Father Gallagher states that "there are many devout Catholics who subscribe to a triumphalist myth of the papacy. For them, popes can do practically no wrong."
I know of many people (including myself) who would likely fall into Father's view of a "devout Catholic" (i.e. we accept all of the Church's teachings). However, not any of us would for a minute believe that popes can do no wrong. Personally, as a student of Church history, I am well-acquainted with the many and various faults of the popes through the ages. This statement in the
article seems only to serve the purpose of stereotyping "conservative" Catholics as blind followers who do not think on ,, their own.
Another misconception, albeit a common one, is Father's use of Vatican II's "liberating spirit" in criticizing the teaching of our current pope. I should not need to remind him that Vatican II itself stated with regard to birth control, "In questions of birth regulation, the sons of the Church are forbidden to use methods disapproved of by the teaching authority of the Church." (Pastoral Constitution on the Church in the Modern World, article 51). Since the pope and the bishops comprise this authority, and they have taught that artificial birth control is immoral, Father Gallagher's complete rejection of this teaching places him outside the boundaries that Vatican II itself defined.

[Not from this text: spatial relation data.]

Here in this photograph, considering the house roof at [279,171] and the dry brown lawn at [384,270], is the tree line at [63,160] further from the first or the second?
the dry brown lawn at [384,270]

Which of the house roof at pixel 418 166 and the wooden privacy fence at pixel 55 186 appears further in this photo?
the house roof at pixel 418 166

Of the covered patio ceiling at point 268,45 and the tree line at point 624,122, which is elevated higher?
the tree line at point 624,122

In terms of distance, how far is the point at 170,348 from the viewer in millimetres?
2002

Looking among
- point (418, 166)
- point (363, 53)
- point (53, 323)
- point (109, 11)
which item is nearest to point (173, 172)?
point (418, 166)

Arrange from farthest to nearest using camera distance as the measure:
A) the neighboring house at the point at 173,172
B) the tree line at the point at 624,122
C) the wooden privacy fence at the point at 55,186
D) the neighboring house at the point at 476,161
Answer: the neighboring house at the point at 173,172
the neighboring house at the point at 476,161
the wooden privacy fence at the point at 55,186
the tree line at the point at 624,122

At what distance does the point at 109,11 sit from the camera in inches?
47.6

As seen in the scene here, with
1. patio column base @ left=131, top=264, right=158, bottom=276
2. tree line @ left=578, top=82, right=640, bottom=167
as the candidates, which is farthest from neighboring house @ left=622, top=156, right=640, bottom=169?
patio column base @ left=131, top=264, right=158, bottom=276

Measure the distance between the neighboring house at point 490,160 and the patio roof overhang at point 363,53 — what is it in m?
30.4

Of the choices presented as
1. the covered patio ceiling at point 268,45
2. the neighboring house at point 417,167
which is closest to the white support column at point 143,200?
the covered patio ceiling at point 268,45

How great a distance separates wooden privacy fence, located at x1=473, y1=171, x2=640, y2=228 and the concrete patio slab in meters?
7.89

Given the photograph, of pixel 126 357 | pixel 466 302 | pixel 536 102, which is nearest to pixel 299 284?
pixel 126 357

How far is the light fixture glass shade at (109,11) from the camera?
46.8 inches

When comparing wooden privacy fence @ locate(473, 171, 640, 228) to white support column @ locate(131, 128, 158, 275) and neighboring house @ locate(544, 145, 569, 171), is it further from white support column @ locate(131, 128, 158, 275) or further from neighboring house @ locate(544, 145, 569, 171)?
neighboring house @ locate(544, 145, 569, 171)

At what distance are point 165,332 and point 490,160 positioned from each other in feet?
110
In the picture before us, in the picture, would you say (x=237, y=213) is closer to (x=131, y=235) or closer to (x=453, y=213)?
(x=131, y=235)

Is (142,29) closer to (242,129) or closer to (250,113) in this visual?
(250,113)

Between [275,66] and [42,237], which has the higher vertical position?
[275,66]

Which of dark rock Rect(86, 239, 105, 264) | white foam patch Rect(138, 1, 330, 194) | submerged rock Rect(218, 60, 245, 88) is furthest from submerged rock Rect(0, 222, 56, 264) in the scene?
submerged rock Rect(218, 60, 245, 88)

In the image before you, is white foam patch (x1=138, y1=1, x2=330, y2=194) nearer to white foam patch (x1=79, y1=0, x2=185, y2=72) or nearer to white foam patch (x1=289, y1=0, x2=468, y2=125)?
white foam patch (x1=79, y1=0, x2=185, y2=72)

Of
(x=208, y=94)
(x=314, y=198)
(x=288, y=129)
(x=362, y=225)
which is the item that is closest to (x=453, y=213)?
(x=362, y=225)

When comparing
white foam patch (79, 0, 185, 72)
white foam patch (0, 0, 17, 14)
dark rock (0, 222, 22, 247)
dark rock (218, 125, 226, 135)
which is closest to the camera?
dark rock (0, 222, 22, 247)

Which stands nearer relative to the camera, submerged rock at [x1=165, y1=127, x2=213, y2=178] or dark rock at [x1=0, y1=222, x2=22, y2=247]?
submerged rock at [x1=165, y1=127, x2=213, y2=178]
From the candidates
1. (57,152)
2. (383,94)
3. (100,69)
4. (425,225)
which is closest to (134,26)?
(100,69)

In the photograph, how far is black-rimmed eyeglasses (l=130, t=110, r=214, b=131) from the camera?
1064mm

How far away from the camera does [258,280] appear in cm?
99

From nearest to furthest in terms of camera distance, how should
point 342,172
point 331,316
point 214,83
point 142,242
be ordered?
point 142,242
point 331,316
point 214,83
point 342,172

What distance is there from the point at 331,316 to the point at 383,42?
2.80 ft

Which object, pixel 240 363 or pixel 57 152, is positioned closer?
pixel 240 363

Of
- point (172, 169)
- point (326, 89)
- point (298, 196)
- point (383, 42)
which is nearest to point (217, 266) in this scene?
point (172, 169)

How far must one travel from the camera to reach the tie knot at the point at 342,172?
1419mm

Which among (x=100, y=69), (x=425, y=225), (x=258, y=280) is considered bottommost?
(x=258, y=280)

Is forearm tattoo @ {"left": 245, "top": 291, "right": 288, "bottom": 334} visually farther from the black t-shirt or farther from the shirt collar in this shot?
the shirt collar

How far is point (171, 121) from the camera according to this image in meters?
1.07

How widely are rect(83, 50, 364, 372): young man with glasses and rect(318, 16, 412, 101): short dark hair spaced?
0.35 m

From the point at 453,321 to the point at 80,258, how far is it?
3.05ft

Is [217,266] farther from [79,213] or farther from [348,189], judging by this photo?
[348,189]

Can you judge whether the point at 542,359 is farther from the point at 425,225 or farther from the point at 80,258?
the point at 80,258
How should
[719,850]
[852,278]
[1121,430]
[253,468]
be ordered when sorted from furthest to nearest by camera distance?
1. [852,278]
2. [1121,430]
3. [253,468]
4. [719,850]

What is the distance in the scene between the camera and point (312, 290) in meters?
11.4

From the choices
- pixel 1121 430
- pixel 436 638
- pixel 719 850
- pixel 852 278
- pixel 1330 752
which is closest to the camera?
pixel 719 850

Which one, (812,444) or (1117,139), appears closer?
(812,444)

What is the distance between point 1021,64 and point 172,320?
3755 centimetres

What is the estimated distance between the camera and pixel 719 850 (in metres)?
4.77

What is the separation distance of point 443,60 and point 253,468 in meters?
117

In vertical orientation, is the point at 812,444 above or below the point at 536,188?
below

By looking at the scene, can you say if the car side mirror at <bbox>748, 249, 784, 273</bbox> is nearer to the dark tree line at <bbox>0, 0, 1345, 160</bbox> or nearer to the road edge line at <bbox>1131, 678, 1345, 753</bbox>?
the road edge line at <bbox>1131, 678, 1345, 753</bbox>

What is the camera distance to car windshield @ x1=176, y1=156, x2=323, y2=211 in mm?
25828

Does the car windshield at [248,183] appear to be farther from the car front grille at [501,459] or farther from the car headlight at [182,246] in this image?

The article goes on to decry what the author feels is the Church's inhumane teaching on artificial birth control, especially for less developed countries. As 24-year-old newlyweds, my wife and I have thoroughly explored this issue. Not once did Father mention Natural Family Planning (NFP) as a legitimate option, nor did he seem to consider the root problem, which is poverty.
Instead, he merely mouthed the Western imperialistic mantra that shoving artificial methods down the throats of the poor and needy will solve their problems. It seems to me that food and housing is what is needed. By the way, Nobel Peace Prize winner Mother Teresa (who knows more about the poorest of the poor than I, Father Gallagher or the social engineers in Washington ever will) has her Sisters of Charity teach NFP to the poor whom they help. NFP respects the cultural life of the people who use it, because it does not introduce technology and ideology that runs counter to the human desire for regeneration.
Another half-truth of this article is Father's portrayal of the current pope as exercising an authority over the church that he does not rightfully possess. Explaining his view he states, "Tradition sees other bishops as true heads of their own dioceses, and not merely branch managers for the one true headquarters in Rome," and also, "The Catholic Faith does not require its members to 'believe' in the pope."
Well, if Father means "believe in" in the sense that one believes in God, of course not, that would be preposterous, and no "devout Catholic" would even think of such a thing. However, Vatican II (that "liberating" Council) states very clearly, "For the Roman Pontiff [the pope] has full, supreme and universal power over the whole church, a power which he can always exercise unhindered. Together with their head, the Supreme Pontiff, and never apart from him, they [the bishops] have supreme and full authority over the universal Church." Father Gallagher is obviously very upset at the Catholic Church (and specifically John Paul II) for maintaining a bold, consistent stand in defense ,, of Christ's moral teachings. I would hope that those reading this article will recognize for what they are the misrepresentations that he offers is an apparent effort to defend his defiance of Church teaching. Also, I hope that they will try to find out for themselves what John Paul II and the Church truly teach by reading the relevant material (in papal encyclicals and the documents of Vatican II).